#### TEXT EXCERPT
>> Start
Neil McMahon - Analyst
And maybe just a final question for both Clarence and Gary.
Given the way refining's been over the last six months and now you're starting to very much hook in the Oil Sands part of your portfolio, might we see any refinery divestments, maybe some of the refineries that are not as hooked into the system as maybe Detroit or Garyville are; might you see a slimming down of the refining side of the business as you start expanding the E&P side of the Company?
Clarence Cazalot - President and CEO
Neil, this is Clarence.
We're not in the position to talk about individual assets, but I'd simply reiterate what Janet said at the analyst meeting, which is we're undertaking a portfolio review of all of our assets and that portfolio review is not simply with respect to their financial performance, current and projected, but also the strategic fit we see of those assets in our portfolio for the long-term; and recognizing that we as a company and as a management team are guided by creating and delivering value for our shareholders, you will have to accept that as we look at this, we'll take those actions that make the most sense for the Company; but I'm not prepared to address any specific refinery or any other asset at this time.
Neil McMahon - Analyst
Great. Thanks.
Operator
The next question will come from Doug Leggate With Citigroup.
Doug Leggate - Analyst
Thanks. Good afternoon, everybody.
>> End
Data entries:
>> Start
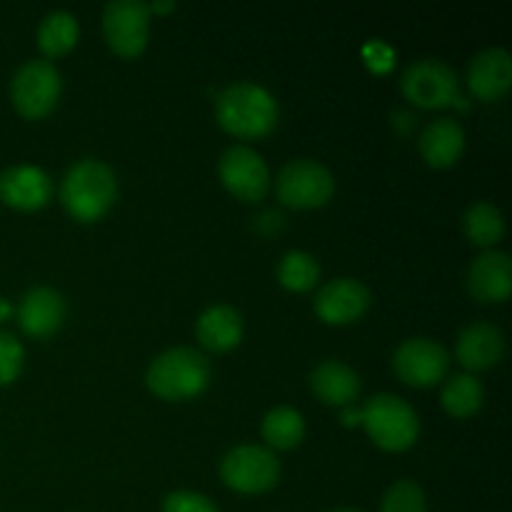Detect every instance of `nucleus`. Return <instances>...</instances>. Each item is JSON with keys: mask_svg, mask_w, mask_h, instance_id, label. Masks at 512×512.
I'll return each mask as SVG.
<instances>
[{"mask_svg": "<svg viewBox=\"0 0 512 512\" xmlns=\"http://www.w3.org/2000/svg\"><path fill=\"white\" fill-rule=\"evenodd\" d=\"M215 120L235 138H265L278 125V103L263 85L235 83L215 98Z\"/></svg>", "mask_w": 512, "mask_h": 512, "instance_id": "f257e3e1", "label": "nucleus"}, {"mask_svg": "<svg viewBox=\"0 0 512 512\" xmlns=\"http://www.w3.org/2000/svg\"><path fill=\"white\" fill-rule=\"evenodd\" d=\"M118 180L105 163L85 158L65 173L60 185V203L78 223H95L115 203Z\"/></svg>", "mask_w": 512, "mask_h": 512, "instance_id": "f03ea898", "label": "nucleus"}, {"mask_svg": "<svg viewBox=\"0 0 512 512\" xmlns=\"http://www.w3.org/2000/svg\"><path fill=\"white\" fill-rule=\"evenodd\" d=\"M150 393L163 400H190L210 383V363L193 348H173L160 353L145 375Z\"/></svg>", "mask_w": 512, "mask_h": 512, "instance_id": "7ed1b4c3", "label": "nucleus"}, {"mask_svg": "<svg viewBox=\"0 0 512 512\" xmlns=\"http://www.w3.org/2000/svg\"><path fill=\"white\" fill-rule=\"evenodd\" d=\"M363 428L370 440L388 453H403L418 440L420 423L415 410L403 398L380 393L370 398L363 408Z\"/></svg>", "mask_w": 512, "mask_h": 512, "instance_id": "20e7f679", "label": "nucleus"}, {"mask_svg": "<svg viewBox=\"0 0 512 512\" xmlns=\"http://www.w3.org/2000/svg\"><path fill=\"white\" fill-rule=\"evenodd\" d=\"M60 73L50 60H28L10 80V100L23 118H45L60 98Z\"/></svg>", "mask_w": 512, "mask_h": 512, "instance_id": "39448f33", "label": "nucleus"}, {"mask_svg": "<svg viewBox=\"0 0 512 512\" xmlns=\"http://www.w3.org/2000/svg\"><path fill=\"white\" fill-rule=\"evenodd\" d=\"M278 200L288 208L298 210H313L323 208L335 193V180L325 165L318 160L300 158L285 165L278 175Z\"/></svg>", "mask_w": 512, "mask_h": 512, "instance_id": "423d86ee", "label": "nucleus"}, {"mask_svg": "<svg viewBox=\"0 0 512 512\" xmlns=\"http://www.w3.org/2000/svg\"><path fill=\"white\" fill-rule=\"evenodd\" d=\"M220 478L235 493L260 495L268 493L280 480V463L273 450L260 445H240L233 448L220 463Z\"/></svg>", "mask_w": 512, "mask_h": 512, "instance_id": "0eeeda50", "label": "nucleus"}, {"mask_svg": "<svg viewBox=\"0 0 512 512\" xmlns=\"http://www.w3.org/2000/svg\"><path fill=\"white\" fill-rule=\"evenodd\" d=\"M150 10L140 0H113L103 10V33L120 58H138L148 45Z\"/></svg>", "mask_w": 512, "mask_h": 512, "instance_id": "6e6552de", "label": "nucleus"}, {"mask_svg": "<svg viewBox=\"0 0 512 512\" xmlns=\"http://www.w3.org/2000/svg\"><path fill=\"white\" fill-rule=\"evenodd\" d=\"M405 98L418 108H448L458 103V75L448 63L435 58L410 65L400 80Z\"/></svg>", "mask_w": 512, "mask_h": 512, "instance_id": "1a4fd4ad", "label": "nucleus"}, {"mask_svg": "<svg viewBox=\"0 0 512 512\" xmlns=\"http://www.w3.org/2000/svg\"><path fill=\"white\" fill-rule=\"evenodd\" d=\"M450 355L438 340L410 338L393 355V370L405 385L433 388L448 375Z\"/></svg>", "mask_w": 512, "mask_h": 512, "instance_id": "9d476101", "label": "nucleus"}, {"mask_svg": "<svg viewBox=\"0 0 512 512\" xmlns=\"http://www.w3.org/2000/svg\"><path fill=\"white\" fill-rule=\"evenodd\" d=\"M220 180L225 190L245 203H258L270 188V173L265 160L248 145H233L220 155Z\"/></svg>", "mask_w": 512, "mask_h": 512, "instance_id": "9b49d317", "label": "nucleus"}, {"mask_svg": "<svg viewBox=\"0 0 512 512\" xmlns=\"http://www.w3.org/2000/svg\"><path fill=\"white\" fill-rule=\"evenodd\" d=\"M318 318L328 325H350L370 308V293L360 280L338 278L318 290L313 300Z\"/></svg>", "mask_w": 512, "mask_h": 512, "instance_id": "f8f14e48", "label": "nucleus"}, {"mask_svg": "<svg viewBox=\"0 0 512 512\" xmlns=\"http://www.w3.org/2000/svg\"><path fill=\"white\" fill-rule=\"evenodd\" d=\"M53 183L35 165H15L0 175V200L15 210H40L50 200Z\"/></svg>", "mask_w": 512, "mask_h": 512, "instance_id": "ddd939ff", "label": "nucleus"}, {"mask_svg": "<svg viewBox=\"0 0 512 512\" xmlns=\"http://www.w3.org/2000/svg\"><path fill=\"white\" fill-rule=\"evenodd\" d=\"M65 320V300L53 288H35L23 295L18 305V323L25 335L35 340L58 333Z\"/></svg>", "mask_w": 512, "mask_h": 512, "instance_id": "4468645a", "label": "nucleus"}, {"mask_svg": "<svg viewBox=\"0 0 512 512\" xmlns=\"http://www.w3.org/2000/svg\"><path fill=\"white\" fill-rule=\"evenodd\" d=\"M468 290L480 303H503L512 290V260L508 253L488 250L468 270Z\"/></svg>", "mask_w": 512, "mask_h": 512, "instance_id": "2eb2a0df", "label": "nucleus"}, {"mask_svg": "<svg viewBox=\"0 0 512 512\" xmlns=\"http://www.w3.org/2000/svg\"><path fill=\"white\" fill-rule=\"evenodd\" d=\"M468 85L473 95L485 103L500 100L512 85V58L508 50L488 48L470 63Z\"/></svg>", "mask_w": 512, "mask_h": 512, "instance_id": "dca6fc26", "label": "nucleus"}, {"mask_svg": "<svg viewBox=\"0 0 512 512\" xmlns=\"http://www.w3.org/2000/svg\"><path fill=\"white\" fill-rule=\"evenodd\" d=\"M455 355H458L460 365L473 370V373H478V370H488L503 360L505 338L495 325L473 323L458 335Z\"/></svg>", "mask_w": 512, "mask_h": 512, "instance_id": "f3484780", "label": "nucleus"}, {"mask_svg": "<svg viewBox=\"0 0 512 512\" xmlns=\"http://www.w3.org/2000/svg\"><path fill=\"white\" fill-rule=\"evenodd\" d=\"M310 388L320 403L333 408H348L360 395V378L350 365L340 360H325L310 375Z\"/></svg>", "mask_w": 512, "mask_h": 512, "instance_id": "a211bd4d", "label": "nucleus"}, {"mask_svg": "<svg viewBox=\"0 0 512 512\" xmlns=\"http://www.w3.org/2000/svg\"><path fill=\"white\" fill-rule=\"evenodd\" d=\"M465 150V133L453 118L433 120L420 135V155L430 168H453Z\"/></svg>", "mask_w": 512, "mask_h": 512, "instance_id": "6ab92c4d", "label": "nucleus"}, {"mask_svg": "<svg viewBox=\"0 0 512 512\" xmlns=\"http://www.w3.org/2000/svg\"><path fill=\"white\" fill-rule=\"evenodd\" d=\"M243 318L230 305H213L195 323L200 345L213 353H228L243 340Z\"/></svg>", "mask_w": 512, "mask_h": 512, "instance_id": "aec40b11", "label": "nucleus"}, {"mask_svg": "<svg viewBox=\"0 0 512 512\" xmlns=\"http://www.w3.org/2000/svg\"><path fill=\"white\" fill-rule=\"evenodd\" d=\"M263 438L273 450H293L305 438V420L295 408H273L263 418Z\"/></svg>", "mask_w": 512, "mask_h": 512, "instance_id": "412c9836", "label": "nucleus"}, {"mask_svg": "<svg viewBox=\"0 0 512 512\" xmlns=\"http://www.w3.org/2000/svg\"><path fill=\"white\" fill-rule=\"evenodd\" d=\"M78 43V20L65 10H55L43 18L38 28V48L48 58H60L70 53Z\"/></svg>", "mask_w": 512, "mask_h": 512, "instance_id": "4be33fe9", "label": "nucleus"}, {"mask_svg": "<svg viewBox=\"0 0 512 512\" xmlns=\"http://www.w3.org/2000/svg\"><path fill=\"white\" fill-rule=\"evenodd\" d=\"M440 400H443V408L448 415H453V418H470V415H475L483 408L485 390L480 380H475L473 375H453L445 383Z\"/></svg>", "mask_w": 512, "mask_h": 512, "instance_id": "5701e85b", "label": "nucleus"}, {"mask_svg": "<svg viewBox=\"0 0 512 512\" xmlns=\"http://www.w3.org/2000/svg\"><path fill=\"white\" fill-rule=\"evenodd\" d=\"M465 233L480 248H493L505 233V220L500 210L490 203H475L465 210Z\"/></svg>", "mask_w": 512, "mask_h": 512, "instance_id": "b1692460", "label": "nucleus"}, {"mask_svg": "<svg viewBox=\"0 0 512 512\" xmlns=\"http://www.w3.org/2000/svg\"><path fill=\"white\" fill-rule=\"evenodd\" d=\"M318 278V260H315L313 255L303 253V250L288 253L278 265L280 285H283L285 290H293V293H308V290H313V285L318 283Z\"/></svg>", "mask_w": 512, "mask_h": 512, "instance_id": "393cba45", "label": "nucleus"}, {"mask_svg": "<svg viewBox=\"0 0 512 512\" xmlns=\"http://www.w3.org/2000/svg\"><path fill=\"white\" fill-rule=\"evenodd\" d=\"M380 512H428L425 493L413 480H400L388 488L383 503H380Z\"/></svg>", "mask_w": 512, "mask_h": 512, "instance_id": "a878e982", "label": "nucleus"}, {"mask_svg": "<svg viewBox=\"0 0 512 512\" xmlns=\"http://www.w3.org/2000/svg\"><path fill=\"white\" fill-rule=\"evenodd\" d=\"M25 363L23 345L15 340V335L0 330V385H10L18 380Z\"/></svg>", "mask_w": 512, "mask_h": 512, "instance_id": "bb28decb", "label": "nucleus"}, {"mask_svg": "<svg viewBox=\"0 0 512 512\" xmlns=\"http://www.w3.org/2000/svg\"><path fill=\"white\" fill-rule=\"evenodd\" d=\"M163 512H218V508L205 495L180 490V493H170L165 498Z\"/></svg>", "mask_w": 512, "mask_h": 512, "instance_id": "cd10ccee", "label": "nucleus"}, {"mask_svg": "<svg viewBox=\"0 0 512 512\" xmlns=\"http://www.w3.org/2000/svg\"><path fill=\"white\" fill-rule=\"evenodd\" d=\"M365 53L370 55V60H368L370 68L380 70V73H383V70H388L390 65L395 63L393 50H390L385 43H380V40H373V43H370L368 48H365Z\"/></svg>", "mask_w": 512, "mask_h": 512, "instance_id": "c85d7f7f", "label": "nucleus"}, {"mask_svg": "<svg viewBox=\"0 0 512 512\" xmlns=\"http://www.w3.org/2000/svg\"><path fill=\"white\" fill-rule=\"evenodd\" d=\"M340 420H343L345 428H355V425H363V408H353V405H348V408H343V413H340Z\"/></svg>", "mask_w": 512, "mask_h": 512, "instance_id": "c756f323", "label": "nucleus"}, {"mask_svg": "<svg viewBox=\"0 0 512 512\" xmlns=\"http://www.w3.org/2000/svg\"><path fill=\"white\" fill-rule=\"evenodd\" d=\"M148 10L150 13H170V10H175V3L173 0H158V3H153V5H148Z\"/></svg>", "mask_w": 512, "mask_h": 512, "instance_id": "7c9ffc66", "label": "nucleus"}, {"mask_svg": "<svg viewBox=\"0 0 512 512\" xmlns=\"http://www.w3.org/2000/svg\"><path fill=\"white\" fill-rule=\"evenodd\" d=\"M10 315H13V305H10L5 298H0V323H3V320H8Z\"/></svg>", "mask_w": 512, "mask_h": 512, "instance_id": "2f4dec72", "label": "nucleus"}, {"mask_svg": "<svg viewBox=\"0 0 512 512\" xmlns=\"http://www.w3.org/2000/svg\"><path fill=\"white\" fill-rule=\"evenodd\" d=\"M333 512H360V510H353V508H340V510H333Z\"/></svg>", "mask_w": 512, "mask_h": 512, "instance_id": "473e14b6", "label": "nucleus"}]
</instances>
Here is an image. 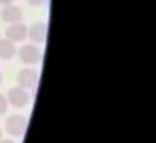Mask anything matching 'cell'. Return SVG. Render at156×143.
<instances>
[{
    "label": "cell",
    "mask_w": 156,
    "mask_h": 143,
    "mask_svg": "<svg viewBox=\"0 0 156 143\" xmlns=\"http://www.w3.org/2000/svg\"><path fill=\"white\" fill-rule=\"evenodd\" d=\"M27 37L35 44H44L47 39V24L44 20H37L27 29Z\"/></svg>",
    "instance_id": "obj_5"
},
{
    "label": "cell",
    "mask_w": 156,
    "mask_h": 143,
    "mask_svg": "<svg viewBox=\"0 0 156 143\" xmlns=\"http://www.w3.org/2000/svg\"><path fill=\"white\" fill-rule=\"evenodd\" d=\"M0 84H2V74H0Z\"/></svg>",
    "instance_id": "obj_14"
},
{
    "label": "cell",
    "mask_w": 156,
    "mask_h": 143,
    "mask_svg": "<svg viewBox=\"0 0 156 143\" xmlns=\"http://www.w3.org/2000/svg\"><path fill=\"white\" fill-rule=\"evenodd\" d=\"M17 81H19V86L24 89H34L39 82V74L35 69H30V68H24L19 71V76H17Z\"/></svg>",
    "instance_id": "obj_4"
},
{
    "label": "cell",
    "mask_w": 156,
    "mask_h": 143,
    "mask_svg": "<svg viewBox=\"0 0 156 143\" xmlns=\"http://www.w3.org/2000/svg\"><path fill=\"white\" fill-rule=\"evenodd\" d=\"M7 99H9V105L14 106V108H25L30 103V96H29L27 89L20 88V86H14V88L9 89Z\"/></svg>",
    "instance_id": "obj_2"
},
{
    "label": "cell",
    "mask_w": 156,
    "mask_h": 143,
    "mask_svg": "<svg viewBox=\"0 0 156 143\" xmlns=\"http://www.w3.org/2000/svg\"><path fill=\"white\" fill-rule=\"evenodd\" d=\"M27 25L24 22H15V24H9L7 31H5V37L12 42H22L27 39Z\"/></svg>",
    "instance_id": "obj_6"
},
{
    "label": "cell",
    "mask_w": 156,
    "mask_h": 143,
    "mask_svg": "<svg viewBox=\"0 0 156 143\" xmlns=\"http://www.w3.org/2000/svg\"><path fill=\"white\" fill-rule=\"evenodd\" d=\"M19 59L24 64H37L41 61V49L35 44H24L19 49Z\"/></svg>",
    "instance_id": "obj_3"
},
{
    "label": "cell",
    "mask_w": 156,
    "mask_h": 143,
    "mask_svg": "<svg viewBox=\"0 0 156 143\" xmlns=\"http://www.w3.org/2000/svg\"><path fill=\"white\" fill-rule=\"evenodd\" d=\"M9 99H7V96H4L2 93H0V115H5L7 113V109H9Z\"/></svg>",
    "instance_id": "obj_9"
},
{
    "label": "cell",
    "mask_w": 156,
    "mask_h": 143,
    "mask_svg": "<svg viewBox=\"0 0 156 143\" xmlns=\"http://www.w3.org/2000/svg\"><path fill=\"white\" fill-rule=\"evenodd\" d=\"M15 0H0V5H10V4H14Z\"/></svg>",
    "instance_id": "obj_11"
},
{
    "label": "cell",
    "mask_w": 156,
    "mask_h": 143,
    "mask_svg": "<svg viewBox=\"0 0 156 143\" xmlns=\"http://www.w3.org/2000/svg\"><path fill=\"white\" fill-rule=\"evenodd\" d=\"M0 39H2V35H0Z\"/></svg>",
    "instance_id": "obj_15"
},
{
    "label": "cell",
    "mask_w": 156,
    "mask_h": 143,
    "mask_svg": "<svg viewBox=\"0 0 156 143\" xmlns=\"http://www.w3.org/2000/svg\"><path fill=\"white\" fill-rule=\"evenodd\" d=\"M0 140H2V128H0Z\"/></svg>",
    "instance_id": "obj_13"
},
{
    "label": "cell",
    "mask_w": 156,
    "mask_h": 143,
    "mask_svg": "<svg viewBox=\"0 0 156 143\" xmlns=\"http://www.w3.org/2000/svg\"><path fill=\"white\" fill-rule=\"evenodd\" d=\"M47 0H27V4L32 5V7H41V5H44Z\"/></svg>",
    "instance_id": "obj_10"
},
{
    "label": "cell",
    "mask_w": 156,
    "mask_h": 143,
    "mask_svg": "<svg viewBox=\"0 0 156 143\" xmlns=\"http://www.w3.org/2000/svg\"><path fill=\"white\" fill-rule=\"evenodd\" d=\"M0 17L2 20L7 22V24H15V22H22V9L20 7H15V5H4L2 12H0Z\"/></svg>",
    "instance_id": "obj_7"
},
{
    "label": "cell",
    "mask_w": 156,
    "mask_h": 143,
    "mask_svg": "<svg viewBox=\"0 0 156 143\" xmlns=\"http://www.w3.org/2000/svg\"><path fill=\"white\" fill-rule=\"evenodd\" d=\"M25 130H27V119L22 115H12L5 121V131L14 138L22 136L25 133Z\"/></svg>",
    "instance_id": "obj_1"
},
{
    "label": "cell",
    "mask_w": 156,
    "mask_h": 143,
    "mask_svg": "<svg viewBox=\"0 0 156 143\" xmlns=\"http://www.w3.org/2000/svg\"><path fill=\"white\" fill-rule=\"evenodd\" d=\"M0 143H15V141H14V140H9V138H5V140L2 138V140H0Z\"/></svg>",
    "instance_id": "obj_12"
},
{
    "label": "cell",
    "mask_w": 156,
    "mask_h": 143,
    "mask_svg": "<svg viewBox=\"0 0 156 143\" xmlns=\"http://www.w3.org/2000/svg\"><path fill=\"white\" fill-rule=\"evenodd\" d=\"M15 54H17L15 42L9 41L7 37L0 39V59H4V61H10V59H14Z\"/></svg>",
    "instance_id": "obj_8"
}]
</instances>
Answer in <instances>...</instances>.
>> End
#### STATED EXERCISE A
From the transcript excerpt, return the passage from "Clarence Cazalot - President" to "Leggate With Citigroup.".
#### STATED EXERCISE B
Answer these questions using the transcript excerpt:
(i) Which two refineries does the analyst name as well hooked into the system?
(ii) Whose remarks at the analyst meeting does the CEO say he is reiterating?
(iii) With which firm is Doug Leggate listed?

#### FULL ANSWER A
Clarence Cazalot - President and CEO
Neil, this is Clarence.
We're not in the position to talk about individual assets, but I'd simply reiterate what Janet said at the analyst meeting, which is we're undertaking a portfolio review of all of our assets and that portfolio review is not simply with respect to their financial performance, current and projected, but also the strategic fit we see of those assets in our portfolio for the long-term; and recognizing that we as a company and as a management team are guided by creating and delivering value for our shareholders, you will have to accept that as we look at this, we'll take those actions that make the most sense for the Company; but I'm not prepared to address any specific refinery or any other asset at this time.
Neil McMahon - Analyst
Great. Thanks.
Operator
The next question will come from Doug Leggate With Citigroup.

#### FULL ANSWER B
(i) Detroit and Garyville
(ii) Janet's
(iii) Citigroup